Presidente da Fiat/Anfavea parece estar com medo da Jac Motors

Bom, parece que o o tempo fechou lá nas terras de cima. A questão da nacionalização dos carros produzidos no Brasil já está esquentando as coisas na indústria nacional.

No domingo passado, Cledorvino Belini, presidente da Fiat e da Anfavea, disse à coluna Mercado Aberto, da Folha de São Paulo: " A Jac Motors disse que vai fazer uma fábrica na Bahia com 900 milhões de reais. Fico pensando, mas nós somos idiotas aqui. Gastei R$1 bilhão para fazer um carro (o novo Palio), e o cara vai fazer fábrica e produto? O diferencial é o índice de nacionalização."


Isso, depois dele dizer que "trabalhamos com índice de nacionalização muito alto e quem está chegando está pensando em índice baixo."


Em resposta, o presidente da Jac Motors, Sérgio Habib disse: "Faltou ética e verdade na declaração de Cledorvino belini,, que, além de presidente da Fiat, é também presidente da Anfavea, representante das montadoras. Nós também seremos sócios da Anfavea." Continuou dizendo: "Ele desmereceu os chineses, nivelou todas as marcas por baixo ao dizer que não pensamos em respeitar a legislação nacional. E é melhor produzir no brasil, do que no México e trazer para o país."

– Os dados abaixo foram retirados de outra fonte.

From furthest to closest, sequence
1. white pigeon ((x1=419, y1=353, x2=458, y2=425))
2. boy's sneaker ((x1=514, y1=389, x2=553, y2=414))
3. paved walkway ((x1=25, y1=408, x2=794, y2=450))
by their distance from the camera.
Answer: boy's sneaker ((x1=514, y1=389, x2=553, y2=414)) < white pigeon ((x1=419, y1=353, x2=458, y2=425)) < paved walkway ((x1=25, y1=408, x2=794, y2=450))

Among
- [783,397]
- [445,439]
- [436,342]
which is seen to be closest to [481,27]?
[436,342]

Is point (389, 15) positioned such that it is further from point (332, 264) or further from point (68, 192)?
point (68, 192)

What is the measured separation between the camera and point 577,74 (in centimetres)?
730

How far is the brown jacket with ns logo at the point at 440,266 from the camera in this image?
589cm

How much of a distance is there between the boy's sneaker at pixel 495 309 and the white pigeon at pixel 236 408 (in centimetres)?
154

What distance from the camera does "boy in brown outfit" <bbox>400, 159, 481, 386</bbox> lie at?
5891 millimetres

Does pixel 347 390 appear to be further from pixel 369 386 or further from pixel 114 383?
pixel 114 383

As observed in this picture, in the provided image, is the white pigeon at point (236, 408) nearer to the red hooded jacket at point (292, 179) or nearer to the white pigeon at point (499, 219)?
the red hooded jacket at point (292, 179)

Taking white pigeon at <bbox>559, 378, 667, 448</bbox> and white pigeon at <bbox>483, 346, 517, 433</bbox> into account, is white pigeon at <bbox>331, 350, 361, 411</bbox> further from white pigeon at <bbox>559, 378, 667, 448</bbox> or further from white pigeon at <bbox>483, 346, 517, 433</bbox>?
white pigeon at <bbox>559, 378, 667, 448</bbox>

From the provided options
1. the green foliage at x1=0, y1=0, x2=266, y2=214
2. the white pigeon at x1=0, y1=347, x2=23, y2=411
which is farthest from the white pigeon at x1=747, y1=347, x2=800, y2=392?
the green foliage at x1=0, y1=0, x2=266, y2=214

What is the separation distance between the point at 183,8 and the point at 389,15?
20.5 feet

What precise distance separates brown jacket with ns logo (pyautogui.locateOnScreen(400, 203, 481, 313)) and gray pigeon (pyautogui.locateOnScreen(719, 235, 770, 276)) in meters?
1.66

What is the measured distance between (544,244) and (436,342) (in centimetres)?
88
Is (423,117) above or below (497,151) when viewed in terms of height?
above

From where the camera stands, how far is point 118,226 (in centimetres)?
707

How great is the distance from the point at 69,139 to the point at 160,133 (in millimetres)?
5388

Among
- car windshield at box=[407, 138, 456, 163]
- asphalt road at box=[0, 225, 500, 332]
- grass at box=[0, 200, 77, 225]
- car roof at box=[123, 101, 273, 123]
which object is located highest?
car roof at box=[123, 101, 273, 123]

Para Sérgio habib, a lei que beneficia o México é incoerente, justamente porque naquele país, pode-se produzir com apenas 30% de nacionalização, enquanto no Brasil o mínimo é 65%. Além disso, os carros do México não pagam IPI maior e imposto de importação. Para a Jac, sem uma regra de transição que comece em 25, e vá evoluindo até os 65%, será inviável produzir no país.




Sérgio Habib ainda diz que o governo pretende dar uma resposta à essa regra ainda no primeiro trimestre de 2012, e sem essa definição, nem a terraplanagem da fábrica da Bahia vai começar. E de acordo com Habib: "Se a lei não mudar , melhor ter uma fábrica no México", e referindo-se a Fiat: "Se a Fiat gasta 1 bilhão em um único projeto, é por isso que o carro brasileiro é o mais caro do mundo."